Reading / AI summary

Don't make me think!

Steve Krug’s Don’t Make Me Think! is a practical, conversational guide to web usability — the art of designing websites and applications that are intuitive enough for users to navigate without confusion or frustration. First published in 2000 and updated in subsequent editions, the book has become a foundational text in the field of user experience design. Krug’s central argument is deceptively simple: good web design means eliminating unnecessary cognitive load. Every time a user has to pause and puzzle over something on a page — a label, a layout choice, a navigation scheme — it chips away at their confidence and goodwill. The goal is to make every interaction feel obvious.

Krug writes with humor and self-awareness, deliberately keeping the book short and scannable in the spirit of the usability principles he preaches. He draws on years of experience as a usability consultant to illustrate his points with clear, real-world examples, and he consistently emphasizes practical, actionable advice over abstract theory. The book covers everything from the conventions of page layout and navigation to the surprisingly underappreciated value of usability testing — and it makes the case that even informal, low-budget testing with a handful of users can reveal problems that no amount of internal debate will uncover. Throughout, Krug maintains that good usability is not about following rigid rules but about developing a sensitivity to how real people actually use the web, which is messily, hastily, and with very low patience for confusion.

Key takeaways

  • Users don’t read, they scan. People browsing the web are almost never reading carefully — they are scanning for the first thing that seems like it might work. Good design accounts for this by using clear headings, short paragraphs, bullet points, and prominent visual hierarchies.

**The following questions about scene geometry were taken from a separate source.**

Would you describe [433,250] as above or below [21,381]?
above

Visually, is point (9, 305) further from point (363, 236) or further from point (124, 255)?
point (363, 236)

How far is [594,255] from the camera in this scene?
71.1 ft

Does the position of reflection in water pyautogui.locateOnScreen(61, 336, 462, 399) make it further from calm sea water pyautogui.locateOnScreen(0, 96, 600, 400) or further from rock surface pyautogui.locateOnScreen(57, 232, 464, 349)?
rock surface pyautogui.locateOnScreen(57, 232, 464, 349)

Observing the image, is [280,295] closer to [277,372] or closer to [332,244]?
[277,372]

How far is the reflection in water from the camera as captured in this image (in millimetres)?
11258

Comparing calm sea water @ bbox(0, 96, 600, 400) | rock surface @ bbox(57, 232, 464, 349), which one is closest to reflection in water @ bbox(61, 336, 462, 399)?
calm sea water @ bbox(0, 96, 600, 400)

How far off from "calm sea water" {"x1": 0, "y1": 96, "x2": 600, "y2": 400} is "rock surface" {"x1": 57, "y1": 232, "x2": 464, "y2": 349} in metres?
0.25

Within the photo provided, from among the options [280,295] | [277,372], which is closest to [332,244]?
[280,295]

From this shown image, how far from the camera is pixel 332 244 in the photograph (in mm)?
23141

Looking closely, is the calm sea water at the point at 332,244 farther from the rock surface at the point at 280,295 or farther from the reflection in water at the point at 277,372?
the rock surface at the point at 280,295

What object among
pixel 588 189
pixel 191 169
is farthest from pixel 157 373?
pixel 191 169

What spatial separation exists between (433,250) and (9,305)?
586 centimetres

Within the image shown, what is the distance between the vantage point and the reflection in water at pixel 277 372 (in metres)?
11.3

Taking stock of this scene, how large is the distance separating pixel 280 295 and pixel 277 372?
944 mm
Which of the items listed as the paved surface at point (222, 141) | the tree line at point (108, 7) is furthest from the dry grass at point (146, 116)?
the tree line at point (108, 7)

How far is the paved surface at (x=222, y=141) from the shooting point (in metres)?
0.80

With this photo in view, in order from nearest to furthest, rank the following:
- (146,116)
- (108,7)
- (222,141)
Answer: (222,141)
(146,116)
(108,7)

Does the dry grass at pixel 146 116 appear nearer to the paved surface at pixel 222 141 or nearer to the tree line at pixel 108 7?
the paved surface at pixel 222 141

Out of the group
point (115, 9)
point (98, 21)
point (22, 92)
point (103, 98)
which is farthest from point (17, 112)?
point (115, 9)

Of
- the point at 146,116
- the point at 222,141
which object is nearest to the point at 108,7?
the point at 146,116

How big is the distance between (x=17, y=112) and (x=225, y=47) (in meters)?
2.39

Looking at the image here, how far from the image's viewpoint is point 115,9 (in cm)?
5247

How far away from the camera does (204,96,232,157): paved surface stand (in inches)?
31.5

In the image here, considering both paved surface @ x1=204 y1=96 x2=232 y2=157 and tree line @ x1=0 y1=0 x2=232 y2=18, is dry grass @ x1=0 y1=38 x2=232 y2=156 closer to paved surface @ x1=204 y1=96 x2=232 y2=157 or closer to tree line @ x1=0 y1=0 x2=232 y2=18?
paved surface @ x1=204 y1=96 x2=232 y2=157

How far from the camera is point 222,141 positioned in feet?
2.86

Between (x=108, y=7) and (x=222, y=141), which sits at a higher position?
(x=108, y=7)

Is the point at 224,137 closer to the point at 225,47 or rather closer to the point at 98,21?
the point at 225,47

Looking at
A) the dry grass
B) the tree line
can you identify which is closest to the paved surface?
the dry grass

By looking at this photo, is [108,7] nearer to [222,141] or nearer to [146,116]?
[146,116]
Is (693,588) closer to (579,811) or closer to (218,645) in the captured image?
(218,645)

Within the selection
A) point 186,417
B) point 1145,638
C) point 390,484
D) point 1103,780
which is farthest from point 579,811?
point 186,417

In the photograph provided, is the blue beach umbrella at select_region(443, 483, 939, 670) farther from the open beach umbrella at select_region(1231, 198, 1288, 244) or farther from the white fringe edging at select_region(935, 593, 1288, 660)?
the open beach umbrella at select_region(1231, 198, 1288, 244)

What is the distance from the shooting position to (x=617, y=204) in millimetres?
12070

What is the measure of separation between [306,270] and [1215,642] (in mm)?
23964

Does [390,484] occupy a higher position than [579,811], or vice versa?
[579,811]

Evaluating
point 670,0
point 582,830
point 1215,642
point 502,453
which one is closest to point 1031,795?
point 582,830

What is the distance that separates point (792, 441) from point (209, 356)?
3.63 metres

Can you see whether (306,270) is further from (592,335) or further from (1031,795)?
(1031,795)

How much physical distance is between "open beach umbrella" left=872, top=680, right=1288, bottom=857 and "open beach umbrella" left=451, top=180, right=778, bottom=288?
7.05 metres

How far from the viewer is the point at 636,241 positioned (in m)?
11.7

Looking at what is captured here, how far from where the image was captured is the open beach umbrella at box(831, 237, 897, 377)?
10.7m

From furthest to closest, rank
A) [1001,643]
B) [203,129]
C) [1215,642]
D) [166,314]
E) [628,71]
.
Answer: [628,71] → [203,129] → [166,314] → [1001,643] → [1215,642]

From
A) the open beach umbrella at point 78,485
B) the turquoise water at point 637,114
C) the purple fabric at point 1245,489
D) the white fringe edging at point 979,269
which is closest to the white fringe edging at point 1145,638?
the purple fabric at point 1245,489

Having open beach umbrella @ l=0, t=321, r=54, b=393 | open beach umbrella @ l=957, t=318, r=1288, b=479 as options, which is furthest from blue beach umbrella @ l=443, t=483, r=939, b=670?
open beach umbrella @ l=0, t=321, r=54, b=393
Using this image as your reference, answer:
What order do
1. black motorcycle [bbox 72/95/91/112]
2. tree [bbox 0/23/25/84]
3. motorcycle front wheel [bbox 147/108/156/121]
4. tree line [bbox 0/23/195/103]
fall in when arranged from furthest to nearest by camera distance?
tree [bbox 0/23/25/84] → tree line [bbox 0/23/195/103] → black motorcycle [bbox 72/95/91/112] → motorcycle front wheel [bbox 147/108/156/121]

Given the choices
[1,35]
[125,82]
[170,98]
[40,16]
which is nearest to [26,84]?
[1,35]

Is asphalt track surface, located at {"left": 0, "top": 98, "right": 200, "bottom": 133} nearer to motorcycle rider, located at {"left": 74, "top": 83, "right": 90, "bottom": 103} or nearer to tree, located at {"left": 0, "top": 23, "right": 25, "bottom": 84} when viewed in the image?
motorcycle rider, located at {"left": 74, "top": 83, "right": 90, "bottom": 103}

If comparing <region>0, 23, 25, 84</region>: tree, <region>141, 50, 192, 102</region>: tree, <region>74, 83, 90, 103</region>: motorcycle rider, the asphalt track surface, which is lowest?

  • Satisficing over optimizing. Users don’t make the best possible choice; they make the first reasonable-seeming choice and move on. Designs that count on users carefully weighing all their options will consistently disappoint.

  • Convention is your friend. Familiar patterns — logo in the top left, navigation across the top or down the left side, underlined links — reduce cognitive load because users already know how they work. Breaking convention for novelty’s sake requires the new pattern to be significantly better to justify the learning cost.

  • Every page needs a clear visual hierarchy and a self-evident purpose. Krug argues that a user dropped onto any page of a site should be able to answer basic questions instantly: What site is this? What page am I on? What can I do here? Navigation and page design should make these answers unavoidable.

  • Eliminate unnecessary words. Krug’s concept of “happy talk” — introductory filler text that says nothing and delays the user from getting to what they need — is one of the most common and easily fixed usability problems on the web. Cutting half the words on any given page almost always improves it.

  • Usability testing doesn’t have to be expensive or elaborate. One of the book’s most influential arguments is that testing with just three or four users, done early and repeatedly, yields more useful insights than waiting to conduct a large, formal study. Getting real people in front of a prototype and watching them struggle (or not) is more valuable than any amount of internal debate about what users will prefer.

  • Goodwill is a limited and fragile resource. Krug introduces the idea of a user’s “reservoir of goodwill” — a store of patience and trust that good design builds up and bad design depletes. Confusing navigation, broken links, and unnecessary registration requirements drain that reservoir fast, and once it’s gone, users simply leave.